This produced a U-shaped curve showing that both the reddest and bluest states were more likely to have their adolescents grow up with married parents.

States voting consistently Republican, such as Utah, Nebraska, and Idaho, are more likely than average states to have their adolescents grow up with married parents, but so are states voting consistently Democratic, such as Massachusetts, Minnesota, and New Jersey.

And since the educational level and ethnic composition of populations are known to have a bearing on family stability, the IFS scholars also applied those variables to their data. Here is what they found:

As Cahn and Carbone would predict, strongly blue regions like New England have high proportions of teens growing up with married parents in large part because their populations are highly educated (but also because they have fewer minority residents). The blue state model works fairly well in Northeastern and Midwestern states like Massachusetts and Minnesota.

Strongly red states like Utah and Nebraska also have high proportions of teens growing up with married parents, even though red state Americans are less educated than those in strongly blue states. But their residents are more likely to have deep normative and religious commitments to marriage and to raising children within marriage. And these strongly red states also have relatively low proportions of minorities. The red state model works fairly well in the West and the Midwest.

Two takeaways

There are two key takeaways from our analysis. First, one major reason the bluest states have a high share of children in intact families is that they are home to comparatively high numbers of college-educated adults, who tend to get and stay married nowadays.

Second, adjusting for education and race/ethnicity transforms the relationship between the Red State Index and marital upbringing from a curvilinear to a linear one. The redder the state, the more likely is a teen to grow up with his or her married birth parents. The relationship is modest but statistically significant. For every ten-point increase in the Red State Index, the proportion of teens living with both parents rises by one percentage point. This suggests that red state family culture is associated with increased odds of being raised in an intact, married family.

### Actions to take
1/ Reproduce the passage on red and blue states and married-parent upbringing word for word, starting with "And since the" and going on through "Massachusetts and Minnesota.".
2/ Extend the passage on red and blue states and married-parent upbringing, picking up after its final sentence.

### Data shown
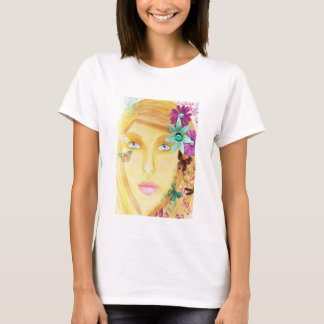 Camiseta Blue Eyed Girl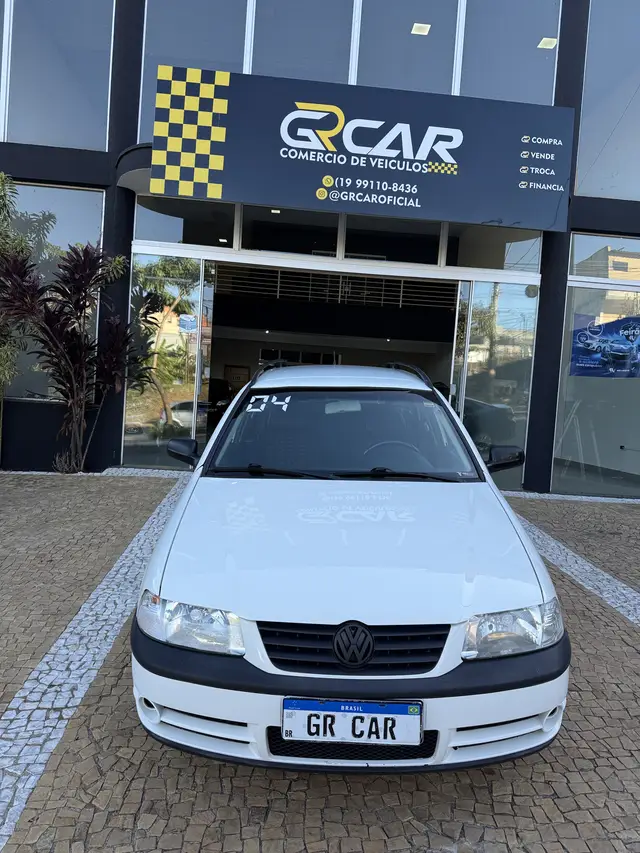 Carro Volkswagen Parati 2004 Track Field 1.6 MI (Flex)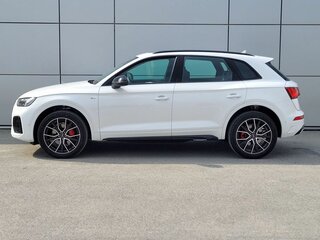 2026 Audi Q5 L 45 TFSI II (FY) Рестайлинг, белый, 5900000 рублей, вид 4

### Your responses
1/
And since the educational level and ethnic composition of populations are known to have a bearing on family stability, the IFS scholars also applied those variables to their data. Here is what they found:

As Cahn and Carbone would predict, strongly blue regions like New England have high proportions of teens growing up with married parents in large part because their populations are highly educated (but also because they have fewer minority residents). The blue state model works fairly well in Northeastern and Midwestern states like Massachusetts and Minnesota.

2/
In other words, red state family culture is good for kids, but it is not found equally in the various educational and ethnic groups. It brings stability because, as other results of the IFS analysis show:

Adults are more likely to be married in the red states than in blue, and even more likely when they have a college degree. Family values plus education equals stability, and the best conditions for children growing up.

Like the bluest states, the reddest have low rates of non-marital births. In the blue states this is partly related to education, and in the red, to family culture.

Wilcox and Zill conclude:

The conventional wisdom among scholars about family in America suggests the red state family model has failed to deliver the stability that boosts children's odds of thriving in today's world. But we find that the reddest states in America are more, not less, likely to raise their children in a stable, married home, other things being equal. Yet insofar as residents of blue America prioritize education and work, and postpone family formation, in the ways that Cahn and Carbone prescribe, they too have a path towards stable, two-parent families.

Our bottom line: In understanding the confusing contours of political and family geography, it looks like both education and ideology matter. That's why the bluest and reddest states in America register the highest levels of family stability in the nation.

Another conclusion: Don't give up on family values; but do get an education.